Name every practice that the text on web pivot table reports recommends. Give each one by its section heading.

- EXCERPT TO READ
----------

While traditional pivot table report tools like Excel or PowerPivot provide a number of instruments to accomplish the above, the web report should be more robust to meet expectations and usability of common users. From manager to CIO, web pivot table reports should be a straight and easy self-service reporting tool to answer questions with little (or better without) any lengthy trainings or education.

But how extensive such report should be? Whether to include highly prepared and ETLed data or leave end-user with as many as possible dimensions and values to select from and dice? We recommend the following 3 practices for a web pivot report that will bring more value than traditional tables or dashboards, published on the web.

Prepare correct data source
A somewhat common, yet crucial thing. You might have a number of data sources to take initial data from, but selecting the one to report on is important for end user to see a direct value. For example, a SCRUM development team effectiveness can be measured with number of “burned down” tasks. Once loaded into web pivot report, these can be analysed versus time period, actual billable hours or particular development teams or even diced for individual developers performance.

With the latest arising trend of big data and textual analytics, the ETL phase becomes more important than ever. Strive to eliminate any duplicates whether they are in values or dimensions. We will not cover all ETL topics in a small post, however, this is an important practice to take care of. The more prepared data source will be, the higher benefit it would give to end users.

Fight for compact and visible report
Once the data source is prepared, consider the initial report that will be presented to users. It’s definitely known that they would modify it and save different configurations for various needs, however, they would still need a starting point. A concise and compact report should contain the most important value visible on the grid as well as dimensions that firmly establishes the context for user.

Put conditions to locate trends, opportunities or threats
Despite a raw list of figures would be more valuable than no information at all, it becomes more visible if any trends, opportunities or threats (e.g. critical number of fraud transactions can be important to start locating the reason) are marked in the report. Use pivot table conditional formatting to put specific value indicators. You can put couple of them as example for user to adjust or place his own ones.

A well-prepared and comprehensive report would be a good addition to a dashboard or analytics solution and can be far more valuable than traditional crosstab reports. However, everyone has their own experience, you are welcome to share your thoughts and best practices as well!

----------

- DATA RECORDS
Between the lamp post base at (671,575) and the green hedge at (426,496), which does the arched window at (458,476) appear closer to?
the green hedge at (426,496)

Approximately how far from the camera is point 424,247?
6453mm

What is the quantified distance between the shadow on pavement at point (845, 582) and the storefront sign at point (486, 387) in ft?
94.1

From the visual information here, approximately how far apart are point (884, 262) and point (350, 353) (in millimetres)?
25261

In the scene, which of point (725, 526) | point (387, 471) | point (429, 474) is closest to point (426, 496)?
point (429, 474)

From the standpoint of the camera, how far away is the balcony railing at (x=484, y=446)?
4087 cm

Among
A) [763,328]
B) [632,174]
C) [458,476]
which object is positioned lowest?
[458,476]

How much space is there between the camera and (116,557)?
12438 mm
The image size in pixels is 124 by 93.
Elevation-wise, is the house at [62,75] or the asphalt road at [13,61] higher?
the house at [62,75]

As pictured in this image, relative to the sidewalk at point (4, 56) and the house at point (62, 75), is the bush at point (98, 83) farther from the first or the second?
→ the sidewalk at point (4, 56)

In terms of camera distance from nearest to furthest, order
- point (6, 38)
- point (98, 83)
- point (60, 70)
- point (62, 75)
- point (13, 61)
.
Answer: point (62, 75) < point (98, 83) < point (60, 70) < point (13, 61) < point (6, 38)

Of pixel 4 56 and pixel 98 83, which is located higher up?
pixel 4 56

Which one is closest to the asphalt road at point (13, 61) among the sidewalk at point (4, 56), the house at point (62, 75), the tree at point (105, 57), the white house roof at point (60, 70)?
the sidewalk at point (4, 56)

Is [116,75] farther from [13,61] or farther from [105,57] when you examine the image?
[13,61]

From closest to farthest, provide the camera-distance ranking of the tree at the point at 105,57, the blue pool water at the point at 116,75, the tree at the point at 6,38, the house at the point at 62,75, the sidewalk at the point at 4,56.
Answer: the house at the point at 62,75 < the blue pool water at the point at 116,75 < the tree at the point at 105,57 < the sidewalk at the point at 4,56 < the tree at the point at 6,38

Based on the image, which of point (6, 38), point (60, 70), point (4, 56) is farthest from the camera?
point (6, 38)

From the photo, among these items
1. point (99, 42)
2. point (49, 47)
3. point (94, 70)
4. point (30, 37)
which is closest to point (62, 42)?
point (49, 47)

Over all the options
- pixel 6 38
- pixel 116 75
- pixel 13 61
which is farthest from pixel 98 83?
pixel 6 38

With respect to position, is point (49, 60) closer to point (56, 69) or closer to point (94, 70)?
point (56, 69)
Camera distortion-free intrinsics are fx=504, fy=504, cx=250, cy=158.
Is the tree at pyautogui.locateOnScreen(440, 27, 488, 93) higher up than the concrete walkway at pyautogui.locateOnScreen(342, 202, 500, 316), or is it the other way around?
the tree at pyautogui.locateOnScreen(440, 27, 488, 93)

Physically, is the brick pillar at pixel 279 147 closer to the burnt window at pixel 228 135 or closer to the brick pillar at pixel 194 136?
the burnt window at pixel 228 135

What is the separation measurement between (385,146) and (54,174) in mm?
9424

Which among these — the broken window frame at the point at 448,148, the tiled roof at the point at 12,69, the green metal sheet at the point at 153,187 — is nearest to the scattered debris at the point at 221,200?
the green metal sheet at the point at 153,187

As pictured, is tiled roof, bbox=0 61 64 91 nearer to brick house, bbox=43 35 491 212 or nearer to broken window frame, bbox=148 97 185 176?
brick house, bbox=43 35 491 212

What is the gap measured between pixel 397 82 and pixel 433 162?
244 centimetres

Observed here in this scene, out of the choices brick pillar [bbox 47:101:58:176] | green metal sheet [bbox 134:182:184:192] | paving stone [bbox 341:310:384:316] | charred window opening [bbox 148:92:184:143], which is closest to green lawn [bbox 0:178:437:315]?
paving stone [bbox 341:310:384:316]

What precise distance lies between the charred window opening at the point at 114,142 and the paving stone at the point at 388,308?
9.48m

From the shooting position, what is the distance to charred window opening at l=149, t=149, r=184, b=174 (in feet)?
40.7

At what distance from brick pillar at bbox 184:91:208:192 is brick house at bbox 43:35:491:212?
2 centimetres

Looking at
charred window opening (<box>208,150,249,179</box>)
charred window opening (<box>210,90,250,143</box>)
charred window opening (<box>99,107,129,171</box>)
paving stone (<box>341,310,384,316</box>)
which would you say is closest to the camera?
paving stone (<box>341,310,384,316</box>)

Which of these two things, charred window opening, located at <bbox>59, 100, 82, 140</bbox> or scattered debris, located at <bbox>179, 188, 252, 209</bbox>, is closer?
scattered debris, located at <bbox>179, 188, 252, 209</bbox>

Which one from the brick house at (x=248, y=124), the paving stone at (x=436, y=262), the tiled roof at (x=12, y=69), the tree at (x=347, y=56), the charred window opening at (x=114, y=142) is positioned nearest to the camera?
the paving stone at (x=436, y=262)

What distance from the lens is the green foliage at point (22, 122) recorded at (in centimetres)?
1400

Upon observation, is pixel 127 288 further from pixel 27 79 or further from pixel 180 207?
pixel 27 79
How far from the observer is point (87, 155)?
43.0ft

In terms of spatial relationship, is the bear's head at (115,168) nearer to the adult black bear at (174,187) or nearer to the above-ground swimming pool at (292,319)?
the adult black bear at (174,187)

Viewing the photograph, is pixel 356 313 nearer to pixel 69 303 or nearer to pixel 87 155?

----------

- TASK ANSWER
- Prepare correct data source
- Fight for compact and visible report
- Put conditions to locate trends, opportunities or threats